オフィス内の部署や機能を分けるゾーニングといえば、壁やパーティションやなどで仕切るのが一般的だ。最近ではアコーディオンカーテンやブラインド、植栽などによるゆるやかなゾーニングも見られるようになってきているものの、部署や機能の境目に目安となるものを置いて物理的な仕切りとしている点で大差はない。一方そのころ、「ハイテクノ」の東京オフィスでは…。
店舗の看板や内外装デザイン、イルミネーションから内装プランニングまで、空間演出という切り口で「店舗を見せる」をつくってきたハイテクノ。2017年8月、「第2東運ビル」にオープンした同社東京オフィスは、事務所と倉庫という機能を兼ね備えた施設だ。
しかしながら、室内にはパーティションやアコーディオンカーテンといった間仕切りは見当たらない。デスクやOA機器などは床を一段上がった小上がりのようなエリアに集約されており、ここを執務スペースとしているのだ。
そして、このオフィスでゾーニングの役割を果たしている小上がり、実は物流用パレットなのである。
「もともと単なるオフィスではなく、倉庫も備えた物件があればと思っていまして」と話すのは、同社東京オフィス支社長の井奥啓介氏。
「工場から出来上がって来た看板を納品するまで置いておいたり、ちょっとした修理をしたり。工具や台車など、作業に必要な備品も置いておかなければなりませんし」。
ということで選ばれた第2東運ビルは、倉庫やオフィスが一体となった複合型のビル。「倉庫にもオフィスにも」という物件は多くないはずだが、井奥氏は「5月に東京オフィス設置を決定して、6月には物件を決めてましたから、そうでもなかったですね」とむしろ意外そうな様子。「『倉庫兼事務所』というのも、広さがあれば荷物を置いても何とかなるだろうという程度で、絶対条件ではなかったんです。ですからここを見て、すごく使い勝手がよさそうだな、とすぐに決めてしまいました」。
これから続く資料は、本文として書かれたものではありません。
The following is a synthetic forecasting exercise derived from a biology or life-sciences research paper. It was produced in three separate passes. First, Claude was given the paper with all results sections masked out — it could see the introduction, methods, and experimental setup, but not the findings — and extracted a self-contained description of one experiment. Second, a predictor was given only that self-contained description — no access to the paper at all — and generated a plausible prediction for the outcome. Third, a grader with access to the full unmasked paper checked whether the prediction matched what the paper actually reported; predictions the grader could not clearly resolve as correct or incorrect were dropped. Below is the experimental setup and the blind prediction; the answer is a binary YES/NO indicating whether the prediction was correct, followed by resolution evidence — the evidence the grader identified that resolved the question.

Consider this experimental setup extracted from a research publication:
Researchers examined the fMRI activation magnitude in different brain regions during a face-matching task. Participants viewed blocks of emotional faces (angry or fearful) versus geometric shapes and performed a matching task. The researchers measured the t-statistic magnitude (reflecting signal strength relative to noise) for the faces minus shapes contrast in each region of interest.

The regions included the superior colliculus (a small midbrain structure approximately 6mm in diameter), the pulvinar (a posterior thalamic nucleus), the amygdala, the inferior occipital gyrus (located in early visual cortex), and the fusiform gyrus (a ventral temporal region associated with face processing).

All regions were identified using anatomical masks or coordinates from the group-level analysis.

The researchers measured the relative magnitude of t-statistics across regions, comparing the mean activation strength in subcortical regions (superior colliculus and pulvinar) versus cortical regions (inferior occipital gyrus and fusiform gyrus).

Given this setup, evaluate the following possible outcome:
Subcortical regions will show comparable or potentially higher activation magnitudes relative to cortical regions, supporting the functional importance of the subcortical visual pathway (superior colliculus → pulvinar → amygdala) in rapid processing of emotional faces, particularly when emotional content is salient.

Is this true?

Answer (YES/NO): NO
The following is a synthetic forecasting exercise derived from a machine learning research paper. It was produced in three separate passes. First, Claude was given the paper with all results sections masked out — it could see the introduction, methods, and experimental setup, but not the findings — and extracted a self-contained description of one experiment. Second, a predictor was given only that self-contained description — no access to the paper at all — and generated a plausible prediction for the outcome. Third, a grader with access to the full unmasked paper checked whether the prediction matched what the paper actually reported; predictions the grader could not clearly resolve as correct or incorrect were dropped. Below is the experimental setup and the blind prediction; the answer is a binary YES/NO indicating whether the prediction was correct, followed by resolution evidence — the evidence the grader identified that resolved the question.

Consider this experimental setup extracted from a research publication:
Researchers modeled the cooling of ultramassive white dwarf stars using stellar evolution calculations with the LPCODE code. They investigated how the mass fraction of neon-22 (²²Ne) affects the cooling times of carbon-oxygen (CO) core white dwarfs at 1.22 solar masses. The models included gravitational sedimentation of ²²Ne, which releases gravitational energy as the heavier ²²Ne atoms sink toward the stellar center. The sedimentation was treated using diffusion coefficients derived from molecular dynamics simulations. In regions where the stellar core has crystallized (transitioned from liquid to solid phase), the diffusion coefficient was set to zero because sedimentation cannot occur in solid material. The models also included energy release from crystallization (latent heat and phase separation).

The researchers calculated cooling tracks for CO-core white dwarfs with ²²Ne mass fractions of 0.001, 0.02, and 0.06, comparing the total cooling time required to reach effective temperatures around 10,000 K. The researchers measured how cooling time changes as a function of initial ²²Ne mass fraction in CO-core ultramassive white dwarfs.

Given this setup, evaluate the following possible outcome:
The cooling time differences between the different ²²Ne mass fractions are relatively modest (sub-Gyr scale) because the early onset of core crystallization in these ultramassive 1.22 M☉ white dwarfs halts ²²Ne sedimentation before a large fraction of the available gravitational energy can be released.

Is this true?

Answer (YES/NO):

ゾーニングにパレットを使ったのも、事務所内に荷物が置かれて雑然とした雰囲気になることを防ぐ目的があったという。パレット採用の理由について井奥氏は「まずは見た目の格好よさですね。パレットを置くことで明確にゾーニングできますが、視覚的にはつながりをもったひとつの空間として映りますから、圧迫感もありません。当面は倉庫として使おうと考えていますが、いずれはショールーム的な機能も持たせたい。パレットは置いてあるだけなので、将来の変化に合わせてフレキシブルに対応できます。それと小上がりの上は靴を脱ぐようにしたのですが、これが実にほっとできるのです」。
オフィスの内装は設計・デザイン・施工のほとんどを自社内で手掛けた。オフィスにプラスチック製のパレットを敷いてゾーニングするアイディアは、デザイン事務所「NOSIGNER」が手掛けたオープンソースデザイン(Mozilla Factory Japan)から。ところどころにコードの出し口があり、パレットの中にコード類を通せばOAフロアとしても機能する。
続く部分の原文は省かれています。